Drawing from Fermenthings’ daily practice, where food waste becomes flavor and collaboration is as essential as microbes, the Circular Fermentation lecture explored what microbial ecosystems can teach us about cooperation and resilience. It showed how fermentation embodies circularity and zero-waste principles, and how these lessons can be translated into social and cultural systems facing today’s ecological challenges.

Hungary

In Hungary, the green sommelier hosted a Water Kefir Workshop, guiding participants through the process of making a probiotic-rich fermented lemonade. The hands-on session covered fermentation basics, flavoring with fruits and herbs, and caring for water kefir crystals.
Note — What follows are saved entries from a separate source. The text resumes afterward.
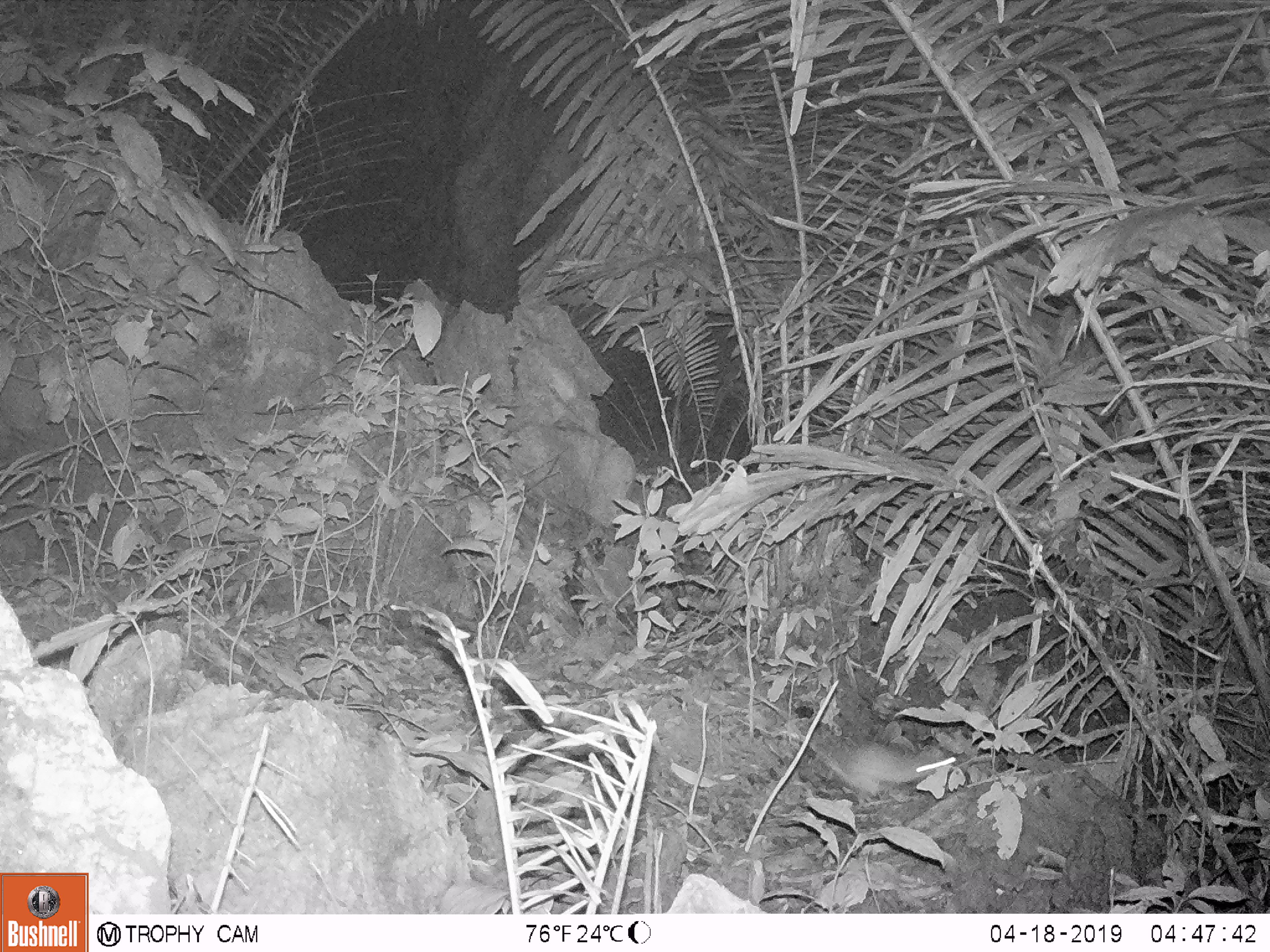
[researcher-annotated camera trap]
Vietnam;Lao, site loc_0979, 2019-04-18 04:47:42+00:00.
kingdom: Animalia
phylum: Chordata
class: Mammalia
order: Rodentia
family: Muridae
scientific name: Muridae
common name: old-world mice and rats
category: unidentified murid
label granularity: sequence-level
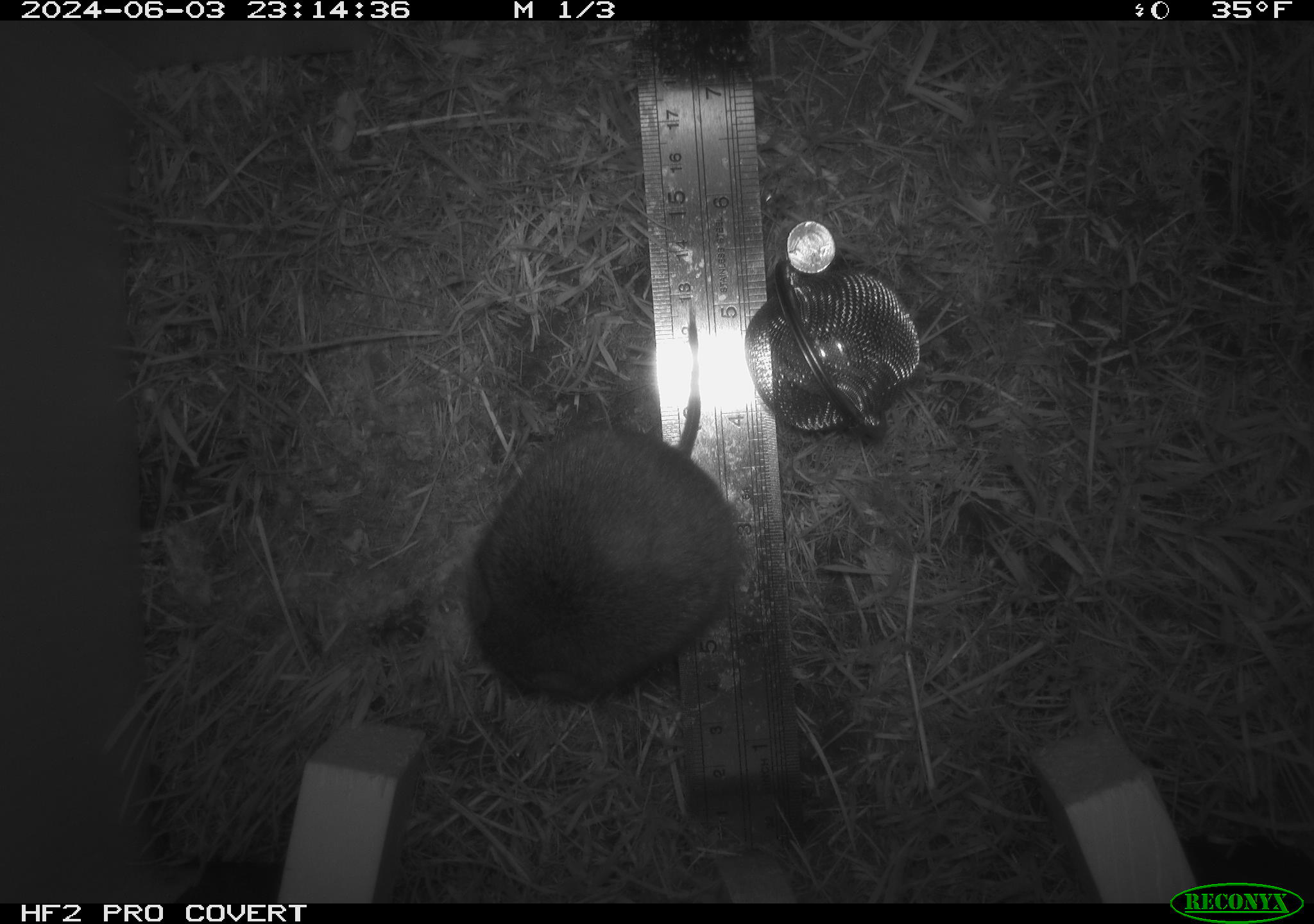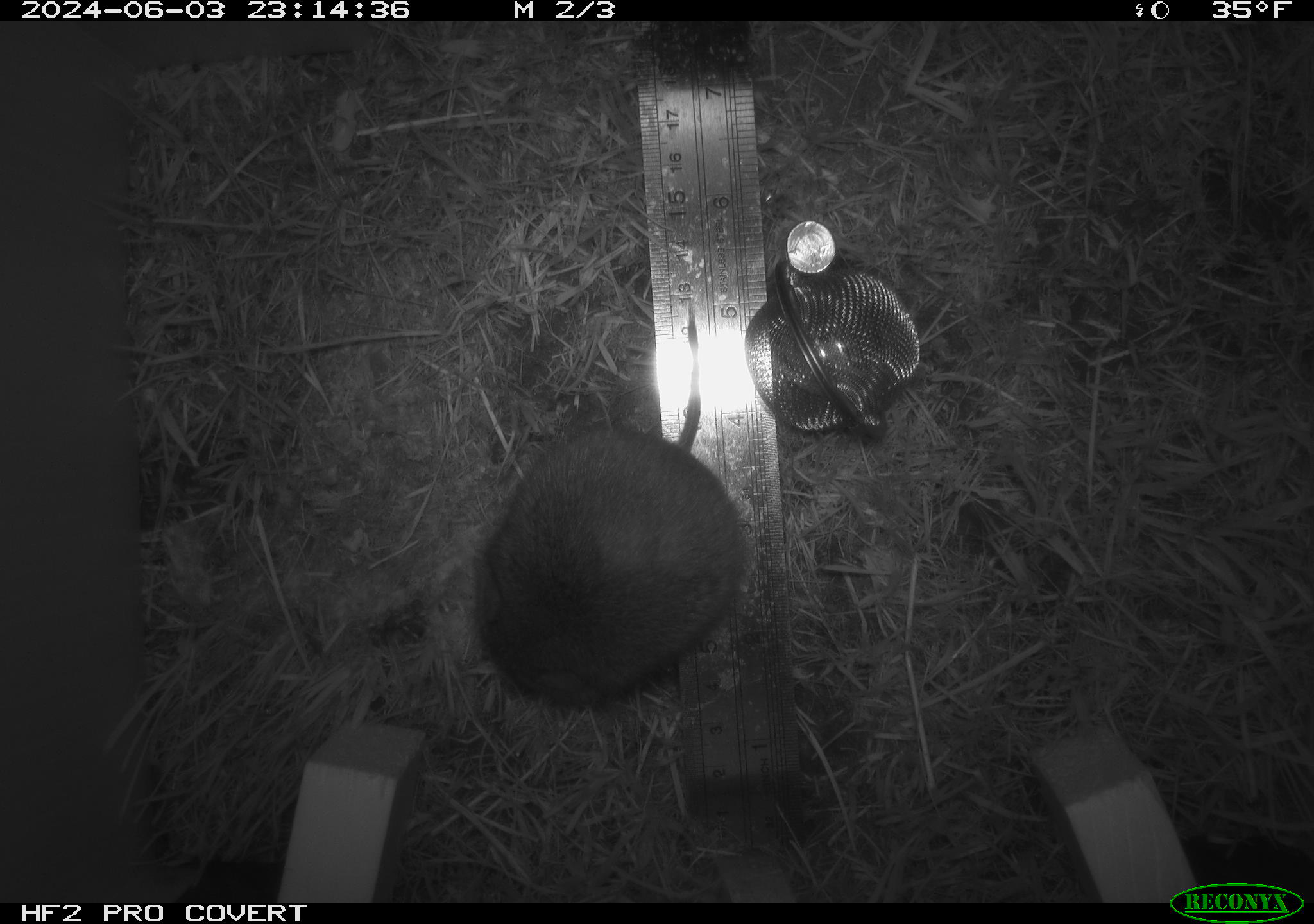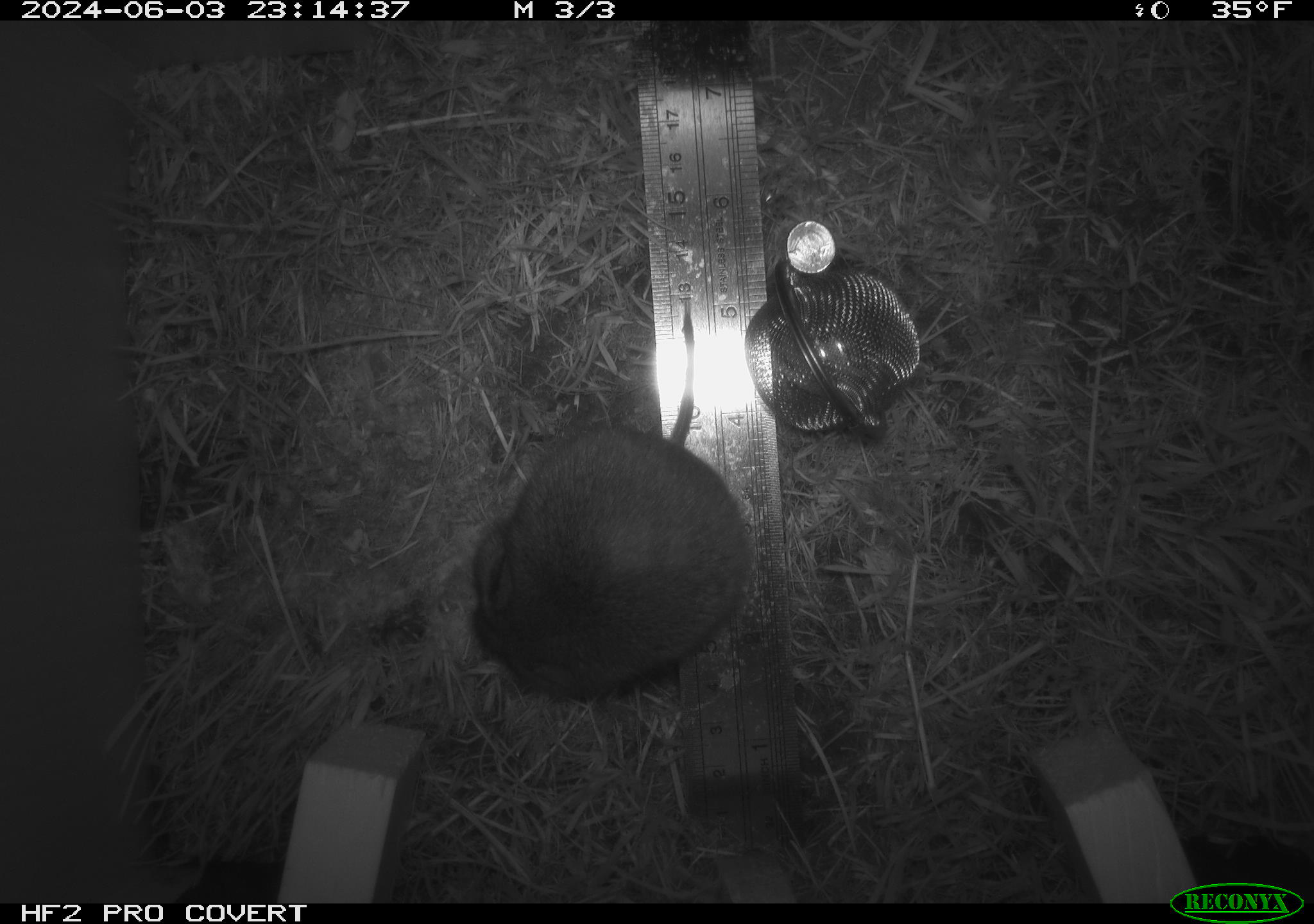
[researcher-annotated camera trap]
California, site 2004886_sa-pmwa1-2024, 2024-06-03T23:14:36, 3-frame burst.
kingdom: Animalia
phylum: Chordata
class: Mammalia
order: Rodentia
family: Cricetidae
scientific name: Arvicolinae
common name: voles, lemmings, and muskrats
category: arvicolinae subfamily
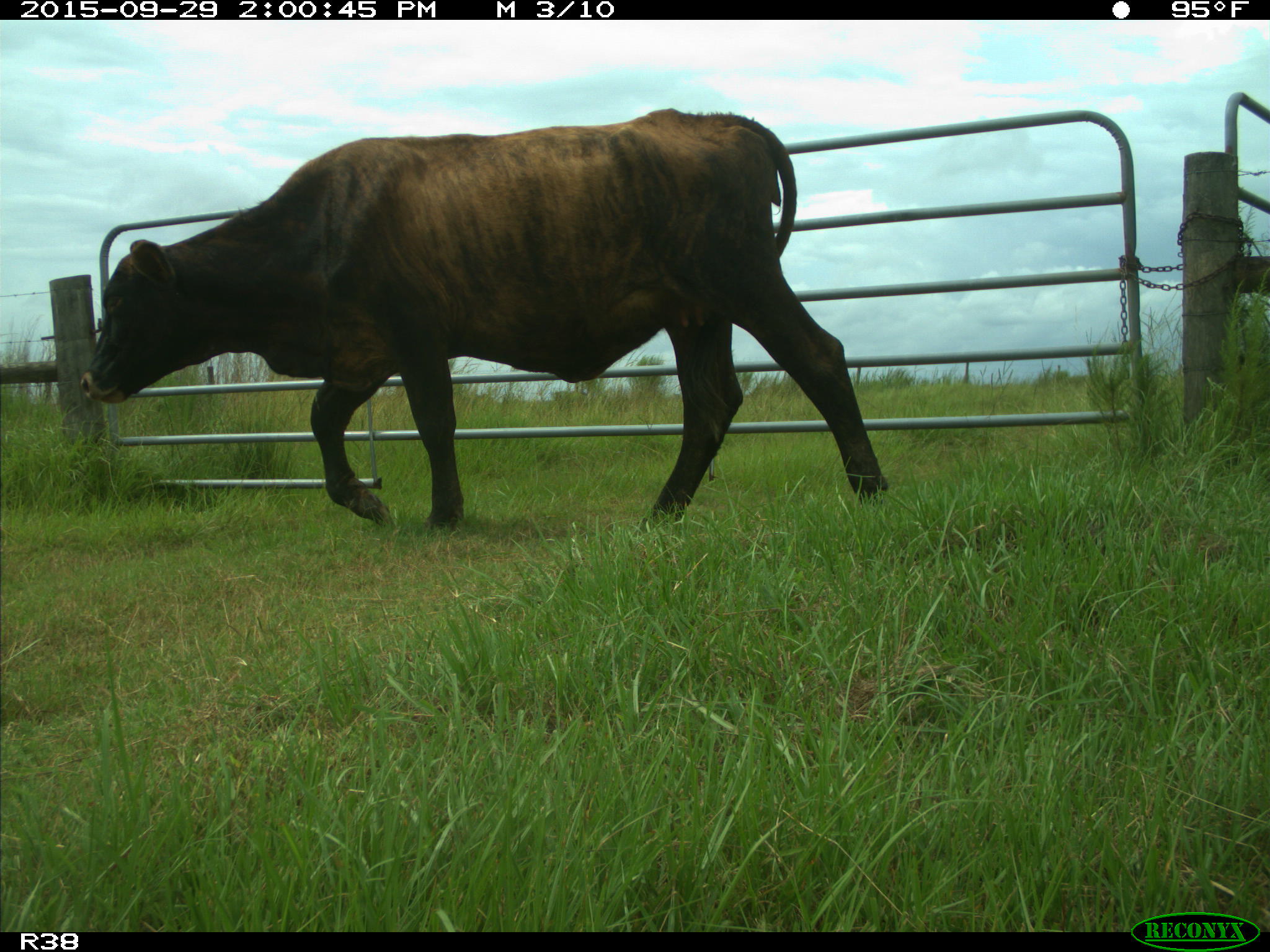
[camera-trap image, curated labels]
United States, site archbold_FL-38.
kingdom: Animalia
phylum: Chordata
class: Mammalia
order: Artiodactyla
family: Bovidae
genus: Bos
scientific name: Bos taurus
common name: domestic cow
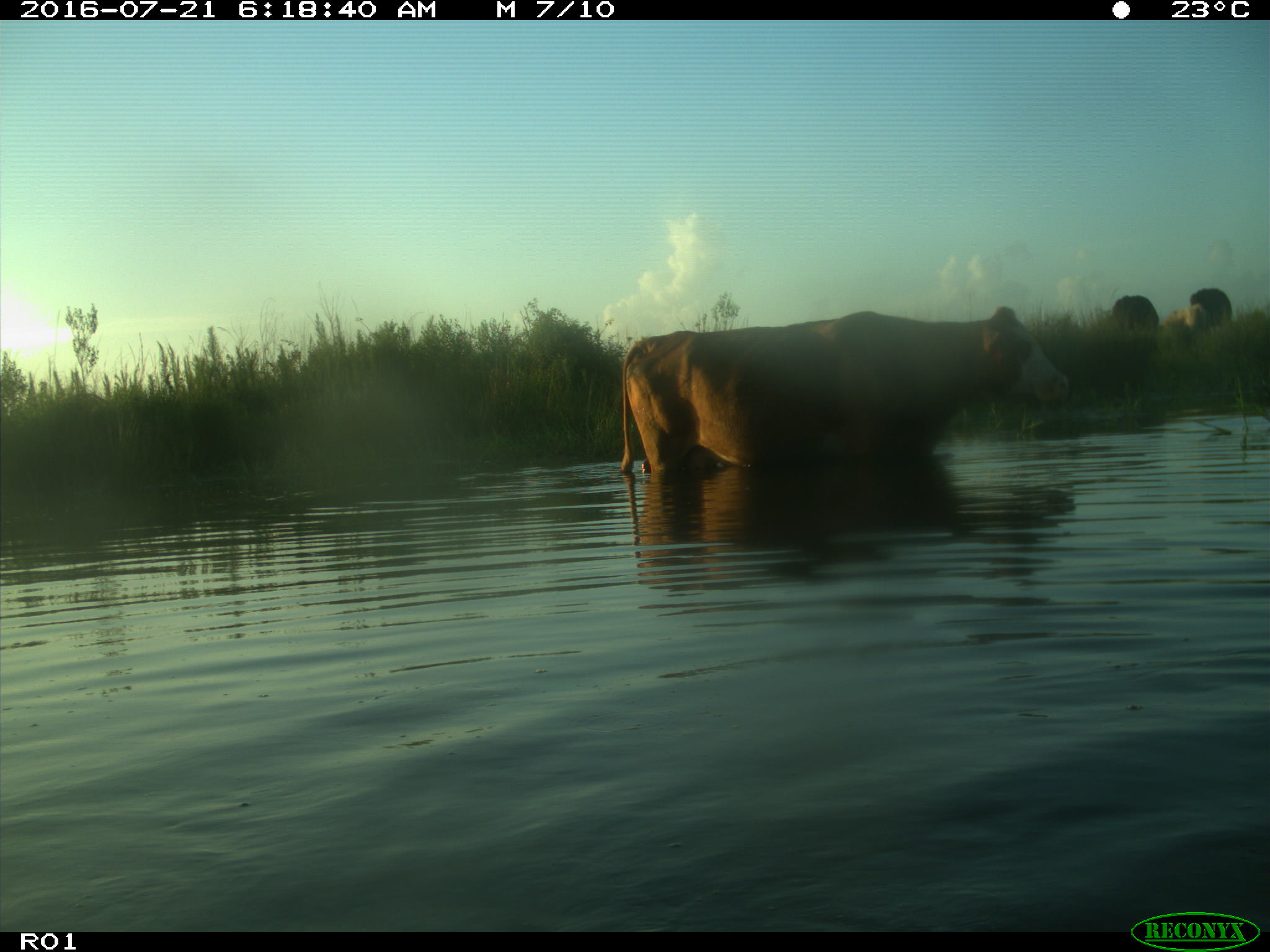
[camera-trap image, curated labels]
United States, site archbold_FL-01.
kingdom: Animalia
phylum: Chordata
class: Mammalia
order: Artiodactyla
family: Bovidae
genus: Bos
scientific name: Bos taurus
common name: domestic cow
Participants left with practical knowledge, and their own ferment bubbling at home.

Turkey

In Adana, Fermolution highlighted two regional treasures: Tirşık soup and şalgam. Ms. Deniz guided participants through the fermentation of Tirşık, a wild herb unique to the region, while Slow Food Adana exhibitor Bilgin introduced the traditional purple carrot-based şalgam. Dietitian Duygu Özbay complemented the session by discussing the nutritional and health benefits of both ferments, linking tradition, taste, and well-being.

Colombia

In Colombia, Fermentandolotodo hosted a small and intimate workshop-dinner focused on fermented yuca (cassava). Combining foraging, fermentation, and shared eating, the event celebrated Colombian food culture through hands-on practice and storytelling.

France

In Paris, Fermolution took shape through the simple yet powerful act of sharing sourdough. Vanina, founder of L’École Comestible and Secousse Boulangerie, distributed sourdough starters, inviting people to take home a living culture and continue the fermentation journey in their own kitchens.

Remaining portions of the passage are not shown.